I freaked out. Where the hell did this guy I had never met get my pic? Then the second text came. And the third. And the fourth. At one point I went on Instagram and searched the term "Teoing." Of the 20+ pictures that came up at the time, my face was 10 of them. 

I had become a meme.

More of my friends started to see the picture pop up and quickly visited my Facebook to let me know. I got texts from people I haven't spoken to since high school. Laughing, I went to bed.

(Can I take a minute and pause to say that this is ridiculous. This is ridiculous, right? OK. Moving on.)

Thursday morning wasn't too exciting. That is, until I got a call. Someone called from NBC Chicago to interview me about the "phenomenon." I was confused, until I started looking around. I was on a lot of websites. We're not talking college football fan forums, we're talking ABC News, the Huffington Post and the Dallas Morning News. That hallowed hall of busty college sophomores COED Magazine made me the featured image they ran about Teoing on the front of the site.

It kept coming. So many texts, tweets, e-mails.

 After some rudimentary math, we found out my picture has been liked over 800 times by people that aren't me or people who follow me on Instagram. A lady living in Hawaii threatened to kick my ass. At one point if you searched "teo" on Google, the absolute FIRST thing you saw was my face.



I couldn't stop laughing. This is insanity! My friends and co-workers laughed and then stopped pretending I was special. They are good friends and co-workers. It escalated to the point that my mom and like four more people texted me to tell me I was on the TMZ TV show ... kinda. 


Mind. Blown.

Now that the story is dying down, I'm not the hot shot I used to be. A meme is only as good as the interest in the story behind it. People are starting to get Te'o-ed out and so that means my reign as meme supreme (I rolled my eyes too, don't worry) comes to an end. Look, if I can impart any advice to any of you social media types out there from what I've learned in the last 48 hours of being a viral thing on the internet, it's this:


The only reason this thing took off was because I immediately got up, had Mick shoot that photo and posted it immediately. That's the difference between the people who put out viral content regularly and the people who make the 39th "BLEEP _______ SAY" video that no one cares about. Just put it out.

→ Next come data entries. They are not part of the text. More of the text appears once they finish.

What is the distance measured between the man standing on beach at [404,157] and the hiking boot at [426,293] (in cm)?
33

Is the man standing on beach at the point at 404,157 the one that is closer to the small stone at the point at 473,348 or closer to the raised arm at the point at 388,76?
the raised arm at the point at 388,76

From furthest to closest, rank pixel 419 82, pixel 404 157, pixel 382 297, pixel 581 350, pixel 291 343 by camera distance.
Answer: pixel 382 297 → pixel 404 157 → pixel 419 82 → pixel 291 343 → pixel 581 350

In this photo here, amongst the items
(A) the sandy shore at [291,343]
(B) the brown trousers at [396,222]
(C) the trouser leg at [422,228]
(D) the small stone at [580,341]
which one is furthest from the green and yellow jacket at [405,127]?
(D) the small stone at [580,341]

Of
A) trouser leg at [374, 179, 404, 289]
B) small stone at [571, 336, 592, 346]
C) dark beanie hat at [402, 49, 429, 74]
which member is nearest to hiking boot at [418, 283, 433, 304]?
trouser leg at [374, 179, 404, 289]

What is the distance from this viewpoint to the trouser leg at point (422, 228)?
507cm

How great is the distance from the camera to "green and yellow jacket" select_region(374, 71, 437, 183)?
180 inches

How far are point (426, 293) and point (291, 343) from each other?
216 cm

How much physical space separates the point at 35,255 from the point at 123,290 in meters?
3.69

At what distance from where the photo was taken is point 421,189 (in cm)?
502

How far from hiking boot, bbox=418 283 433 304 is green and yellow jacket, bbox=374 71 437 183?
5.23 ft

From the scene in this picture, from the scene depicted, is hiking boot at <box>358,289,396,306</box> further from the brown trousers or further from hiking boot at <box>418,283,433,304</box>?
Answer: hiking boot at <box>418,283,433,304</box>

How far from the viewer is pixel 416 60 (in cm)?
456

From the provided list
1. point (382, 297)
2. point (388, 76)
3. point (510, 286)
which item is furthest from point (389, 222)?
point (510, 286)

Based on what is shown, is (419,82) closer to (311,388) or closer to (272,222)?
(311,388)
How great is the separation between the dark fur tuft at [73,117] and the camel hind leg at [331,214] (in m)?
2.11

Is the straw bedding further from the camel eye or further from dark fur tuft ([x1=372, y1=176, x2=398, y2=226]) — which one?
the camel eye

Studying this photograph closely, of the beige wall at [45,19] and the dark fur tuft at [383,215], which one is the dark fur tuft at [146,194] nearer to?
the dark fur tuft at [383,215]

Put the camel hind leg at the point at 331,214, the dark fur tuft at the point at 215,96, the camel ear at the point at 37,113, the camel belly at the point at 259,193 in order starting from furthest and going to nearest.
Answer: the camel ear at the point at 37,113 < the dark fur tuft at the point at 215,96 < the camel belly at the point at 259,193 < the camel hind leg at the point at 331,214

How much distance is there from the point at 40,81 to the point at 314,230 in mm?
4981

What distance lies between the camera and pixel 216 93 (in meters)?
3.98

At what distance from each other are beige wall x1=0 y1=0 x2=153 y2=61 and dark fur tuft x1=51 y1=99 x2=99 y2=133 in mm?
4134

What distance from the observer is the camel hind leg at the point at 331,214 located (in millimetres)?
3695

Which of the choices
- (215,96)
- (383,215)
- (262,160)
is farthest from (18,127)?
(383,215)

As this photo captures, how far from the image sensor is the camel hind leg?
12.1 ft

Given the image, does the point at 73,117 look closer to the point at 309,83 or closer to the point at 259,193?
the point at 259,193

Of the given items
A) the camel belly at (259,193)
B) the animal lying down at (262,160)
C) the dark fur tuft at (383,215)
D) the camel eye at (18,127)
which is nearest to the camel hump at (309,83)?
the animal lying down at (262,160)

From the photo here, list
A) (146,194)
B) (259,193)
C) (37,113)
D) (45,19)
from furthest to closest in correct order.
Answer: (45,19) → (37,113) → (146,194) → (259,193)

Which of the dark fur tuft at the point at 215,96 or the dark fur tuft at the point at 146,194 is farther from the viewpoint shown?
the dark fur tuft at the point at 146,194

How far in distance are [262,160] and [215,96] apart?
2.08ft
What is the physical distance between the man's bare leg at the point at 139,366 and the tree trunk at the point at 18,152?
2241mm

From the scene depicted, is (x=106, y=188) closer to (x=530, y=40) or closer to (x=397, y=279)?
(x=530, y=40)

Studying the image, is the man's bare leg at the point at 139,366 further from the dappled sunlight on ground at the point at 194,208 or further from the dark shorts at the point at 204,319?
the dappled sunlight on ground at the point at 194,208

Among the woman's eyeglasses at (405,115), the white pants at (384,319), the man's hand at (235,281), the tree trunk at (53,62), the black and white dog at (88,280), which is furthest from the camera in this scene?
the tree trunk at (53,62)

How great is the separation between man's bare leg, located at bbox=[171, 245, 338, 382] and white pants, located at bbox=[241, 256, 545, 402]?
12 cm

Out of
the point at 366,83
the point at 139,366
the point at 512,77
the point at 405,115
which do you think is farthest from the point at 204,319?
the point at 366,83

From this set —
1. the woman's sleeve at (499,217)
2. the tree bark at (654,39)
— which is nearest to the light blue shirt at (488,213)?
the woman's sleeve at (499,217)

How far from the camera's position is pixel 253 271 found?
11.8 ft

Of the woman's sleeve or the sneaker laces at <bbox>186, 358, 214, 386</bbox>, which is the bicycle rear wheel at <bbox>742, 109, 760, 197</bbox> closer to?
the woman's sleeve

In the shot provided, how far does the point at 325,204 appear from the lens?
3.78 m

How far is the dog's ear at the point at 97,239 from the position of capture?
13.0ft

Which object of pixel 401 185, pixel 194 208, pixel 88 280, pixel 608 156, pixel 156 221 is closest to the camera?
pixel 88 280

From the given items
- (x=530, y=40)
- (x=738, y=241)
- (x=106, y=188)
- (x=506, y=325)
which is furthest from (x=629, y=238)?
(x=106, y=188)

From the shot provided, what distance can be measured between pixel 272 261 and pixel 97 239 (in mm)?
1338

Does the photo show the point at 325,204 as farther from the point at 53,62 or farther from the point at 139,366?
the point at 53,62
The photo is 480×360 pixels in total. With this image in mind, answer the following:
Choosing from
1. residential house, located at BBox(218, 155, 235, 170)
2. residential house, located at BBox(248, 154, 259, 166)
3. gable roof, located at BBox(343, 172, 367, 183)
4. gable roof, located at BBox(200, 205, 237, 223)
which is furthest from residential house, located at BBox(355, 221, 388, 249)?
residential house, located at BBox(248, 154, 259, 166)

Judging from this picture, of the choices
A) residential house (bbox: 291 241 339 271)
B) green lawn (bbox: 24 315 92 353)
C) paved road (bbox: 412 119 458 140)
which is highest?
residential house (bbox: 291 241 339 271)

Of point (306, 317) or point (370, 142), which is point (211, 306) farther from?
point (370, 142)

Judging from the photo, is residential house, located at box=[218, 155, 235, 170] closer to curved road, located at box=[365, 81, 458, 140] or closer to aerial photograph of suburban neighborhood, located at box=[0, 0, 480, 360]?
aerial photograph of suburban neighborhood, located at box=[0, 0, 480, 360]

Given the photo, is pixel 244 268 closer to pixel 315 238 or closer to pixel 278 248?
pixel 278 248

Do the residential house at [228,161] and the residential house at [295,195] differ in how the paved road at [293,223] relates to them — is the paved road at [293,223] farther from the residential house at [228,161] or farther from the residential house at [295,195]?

Now? I got nothing. Anything I wanted was a phone call away. Free pens. Free beers. We go into the arcade bar? I got tokens like it was frigging Vegas or something bought by some guy trying to impress his girlfriend. I still didn't get laid, but didn't matter. It didn't mean anything.

When I was a meme, we'd go into the hottest club in the city, walk in, put our feet up and no one would say a thing. It was like Mardi Gras combined with the sexiest comic book convention you ever did see. Everybody had their screencaps. Everything was on my Facebook timeline.

And now it's all over. And that's the hardest part. Today everything is different; there's no action online ... have to wait around and look at Grantland like everyone else. Can't even get decent content--earlier today, I'm looking for a funny GIF, and I get that Mobile, Ala., leprechaun video. I'm an average nobody now ... get to live the rest of my life like a schnook.